Vascular risk factors increase risk of Alzheimer's disease in late-life, study reveals

A study published in The Journal of the American Medical Association (JAMA) reveals that an increasing number of vascular risk factors such as obesity, high blood pressure, diabetes, high cholesterol, and smoking during midlife contributes to increased brain amyloid levels (protein fragments associated with Alzheimer’s, the most common form of dementia) in later life.

Alzheimer's disease - neurons with amyloid plaques. Credit: Juan Gaertner / Shutterstock.com

Dementia in later life is connected to midlife vascular risk factors. However, whether the risk factors are directly linked to amyloid deposition in the brain, it is not clear. Rebecca F. Gottesman, M.D., Ph.D., of the Johns Hopkins University School of Medicine, Baltimore, and her team studied the data of 346 individuals all dementia-free and evaluated for vascular risk factors and markers. The participants had previously had PET scans as part of the Atherosclerosis Risk in Communities (ARIC)-PET Amyloid Imaging trials in 2012-2013.

The individuals were between 45 and 64 years old when the ARIC study took place, and the risk factors included were body mass index that equals 30 or greater, current smoking, hypertension, diabetes, and total cholesterol of 200 mg/dL or higher. The models evaluated included age, gender, race, APOE genotype, and educational level.

Potential biomarkers such as brain amyloid help in early detection of dementia and provide insights into the role of vascular disease to cognition and amyloid deposition.

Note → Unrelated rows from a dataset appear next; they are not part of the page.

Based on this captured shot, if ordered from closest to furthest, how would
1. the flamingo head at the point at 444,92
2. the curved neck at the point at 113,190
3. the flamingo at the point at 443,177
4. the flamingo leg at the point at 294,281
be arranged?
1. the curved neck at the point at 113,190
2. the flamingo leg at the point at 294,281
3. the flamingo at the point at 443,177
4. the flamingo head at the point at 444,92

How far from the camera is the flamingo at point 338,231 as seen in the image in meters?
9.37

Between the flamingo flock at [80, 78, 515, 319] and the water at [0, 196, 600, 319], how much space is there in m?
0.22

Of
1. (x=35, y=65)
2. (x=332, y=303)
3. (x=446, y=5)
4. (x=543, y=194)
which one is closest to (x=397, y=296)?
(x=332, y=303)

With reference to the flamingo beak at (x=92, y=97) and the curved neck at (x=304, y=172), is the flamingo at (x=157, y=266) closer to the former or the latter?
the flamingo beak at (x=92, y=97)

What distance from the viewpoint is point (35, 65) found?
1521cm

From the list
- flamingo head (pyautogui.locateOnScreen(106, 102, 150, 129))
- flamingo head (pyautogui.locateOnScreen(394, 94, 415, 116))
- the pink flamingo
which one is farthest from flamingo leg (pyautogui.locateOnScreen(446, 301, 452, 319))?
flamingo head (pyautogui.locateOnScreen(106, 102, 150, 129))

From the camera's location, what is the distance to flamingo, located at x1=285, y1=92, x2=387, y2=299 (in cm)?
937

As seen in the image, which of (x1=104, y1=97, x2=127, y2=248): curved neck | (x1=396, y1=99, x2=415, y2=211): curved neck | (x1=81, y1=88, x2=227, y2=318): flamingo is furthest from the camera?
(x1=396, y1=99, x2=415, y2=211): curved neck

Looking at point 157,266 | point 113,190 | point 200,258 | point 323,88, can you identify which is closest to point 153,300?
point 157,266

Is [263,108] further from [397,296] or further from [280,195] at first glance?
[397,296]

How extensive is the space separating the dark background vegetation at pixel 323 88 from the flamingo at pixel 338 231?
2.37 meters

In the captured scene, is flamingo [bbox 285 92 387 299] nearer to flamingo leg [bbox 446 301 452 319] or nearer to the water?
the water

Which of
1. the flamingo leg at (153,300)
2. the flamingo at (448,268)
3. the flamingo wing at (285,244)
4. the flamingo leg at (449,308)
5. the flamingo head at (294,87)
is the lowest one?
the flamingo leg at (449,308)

The research has identified that a collective number of midlife vascular risk factors are connected with increased brain amyloid, irrespective of race. However, later-life vascular risk factors are not related to later-life brain amyloid deposition. The study outcomes were not significant among individuals who carry or do not carry the Apolipoprotein E (ApoE)  ε4 allele—risk factor gene to develop Alzheimer's.

The authors wrote:

These data support the concept that midlife, but not late-life, exposure to these vascular risk factors is important for amyloid deposition… These findings are consistent with a role of vascular disease in the development of AD."